**MATERIAL SUPPLIED:**
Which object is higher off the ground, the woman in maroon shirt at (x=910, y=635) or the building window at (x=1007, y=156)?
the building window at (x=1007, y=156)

...

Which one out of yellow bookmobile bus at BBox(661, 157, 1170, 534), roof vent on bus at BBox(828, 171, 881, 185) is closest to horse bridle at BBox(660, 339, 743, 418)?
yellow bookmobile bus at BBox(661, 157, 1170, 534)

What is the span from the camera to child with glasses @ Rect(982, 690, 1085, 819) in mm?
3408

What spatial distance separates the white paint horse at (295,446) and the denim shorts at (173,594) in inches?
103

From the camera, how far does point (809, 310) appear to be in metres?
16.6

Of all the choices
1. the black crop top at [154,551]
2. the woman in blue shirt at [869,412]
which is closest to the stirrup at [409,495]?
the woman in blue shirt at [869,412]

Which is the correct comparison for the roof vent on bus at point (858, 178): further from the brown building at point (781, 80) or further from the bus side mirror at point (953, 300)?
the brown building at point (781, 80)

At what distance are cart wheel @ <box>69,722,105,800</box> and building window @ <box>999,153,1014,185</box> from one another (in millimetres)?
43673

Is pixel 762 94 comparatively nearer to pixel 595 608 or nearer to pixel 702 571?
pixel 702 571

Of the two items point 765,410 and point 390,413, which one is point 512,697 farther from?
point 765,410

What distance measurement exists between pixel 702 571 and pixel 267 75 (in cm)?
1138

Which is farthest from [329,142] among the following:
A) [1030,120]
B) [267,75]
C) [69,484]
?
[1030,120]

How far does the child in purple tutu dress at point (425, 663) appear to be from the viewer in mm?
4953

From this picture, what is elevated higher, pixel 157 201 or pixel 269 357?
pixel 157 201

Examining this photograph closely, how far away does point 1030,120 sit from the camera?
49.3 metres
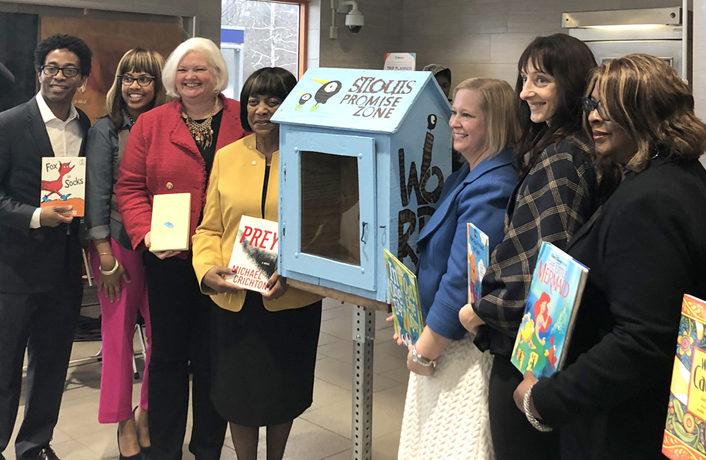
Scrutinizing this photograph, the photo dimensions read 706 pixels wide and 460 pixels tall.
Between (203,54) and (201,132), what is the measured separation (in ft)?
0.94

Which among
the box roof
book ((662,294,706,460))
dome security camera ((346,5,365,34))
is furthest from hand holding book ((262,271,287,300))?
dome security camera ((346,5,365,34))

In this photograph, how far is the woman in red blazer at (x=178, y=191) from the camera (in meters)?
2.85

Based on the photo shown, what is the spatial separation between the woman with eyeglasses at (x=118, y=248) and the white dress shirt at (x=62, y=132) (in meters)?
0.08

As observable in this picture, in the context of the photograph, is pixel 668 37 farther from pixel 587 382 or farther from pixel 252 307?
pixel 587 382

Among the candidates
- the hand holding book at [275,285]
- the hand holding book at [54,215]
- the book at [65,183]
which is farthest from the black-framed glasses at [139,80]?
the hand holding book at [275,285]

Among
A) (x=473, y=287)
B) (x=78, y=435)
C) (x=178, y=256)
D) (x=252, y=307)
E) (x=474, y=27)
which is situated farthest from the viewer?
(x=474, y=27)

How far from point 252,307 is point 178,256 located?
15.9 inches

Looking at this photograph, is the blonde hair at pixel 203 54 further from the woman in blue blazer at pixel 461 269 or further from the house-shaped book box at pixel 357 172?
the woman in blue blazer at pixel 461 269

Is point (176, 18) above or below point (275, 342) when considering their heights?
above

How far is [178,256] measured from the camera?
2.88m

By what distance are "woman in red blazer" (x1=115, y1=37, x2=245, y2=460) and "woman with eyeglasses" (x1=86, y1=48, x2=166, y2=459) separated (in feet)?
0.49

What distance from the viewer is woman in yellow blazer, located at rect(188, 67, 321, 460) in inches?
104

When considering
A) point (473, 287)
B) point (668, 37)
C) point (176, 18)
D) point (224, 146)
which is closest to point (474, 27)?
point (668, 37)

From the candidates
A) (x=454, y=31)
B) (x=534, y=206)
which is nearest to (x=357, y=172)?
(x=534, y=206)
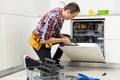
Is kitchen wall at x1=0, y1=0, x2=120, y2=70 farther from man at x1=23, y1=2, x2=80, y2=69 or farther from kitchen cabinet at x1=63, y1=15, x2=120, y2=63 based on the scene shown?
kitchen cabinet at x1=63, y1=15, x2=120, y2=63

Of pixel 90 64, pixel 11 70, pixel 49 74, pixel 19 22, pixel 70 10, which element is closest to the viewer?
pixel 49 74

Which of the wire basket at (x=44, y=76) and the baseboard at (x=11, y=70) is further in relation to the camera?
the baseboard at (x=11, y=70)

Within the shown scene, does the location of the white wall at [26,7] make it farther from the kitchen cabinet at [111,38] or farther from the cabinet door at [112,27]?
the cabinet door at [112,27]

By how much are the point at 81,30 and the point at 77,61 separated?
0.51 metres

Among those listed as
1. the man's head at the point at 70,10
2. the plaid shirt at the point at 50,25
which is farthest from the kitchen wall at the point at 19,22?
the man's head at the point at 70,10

---

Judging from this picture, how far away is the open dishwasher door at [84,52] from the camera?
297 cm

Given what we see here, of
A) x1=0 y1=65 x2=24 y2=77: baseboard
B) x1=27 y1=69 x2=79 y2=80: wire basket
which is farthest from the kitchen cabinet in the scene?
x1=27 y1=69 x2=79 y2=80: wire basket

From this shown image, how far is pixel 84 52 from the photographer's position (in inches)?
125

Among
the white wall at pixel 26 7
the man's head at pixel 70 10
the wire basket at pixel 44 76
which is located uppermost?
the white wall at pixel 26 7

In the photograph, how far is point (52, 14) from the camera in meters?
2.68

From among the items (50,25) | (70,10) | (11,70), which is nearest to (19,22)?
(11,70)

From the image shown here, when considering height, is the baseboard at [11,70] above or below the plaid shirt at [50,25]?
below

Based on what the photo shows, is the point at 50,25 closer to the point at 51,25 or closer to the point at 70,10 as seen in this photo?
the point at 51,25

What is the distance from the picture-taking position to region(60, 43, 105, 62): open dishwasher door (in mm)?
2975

**EXERCISE OBJECTIVE:** Return every line of the entries that contains the word "spatial", treating case as significant.

**OUTPUT:**
What spatial distance separates the white paint horse at (295,446) and the denim shorts at (173,594) in inches?
Based on the photo shown, what is the spatial separation between the woman with eyeglasses at (x=118, y=248) and the white dress shirt at (x=62, y=132) (in meters)?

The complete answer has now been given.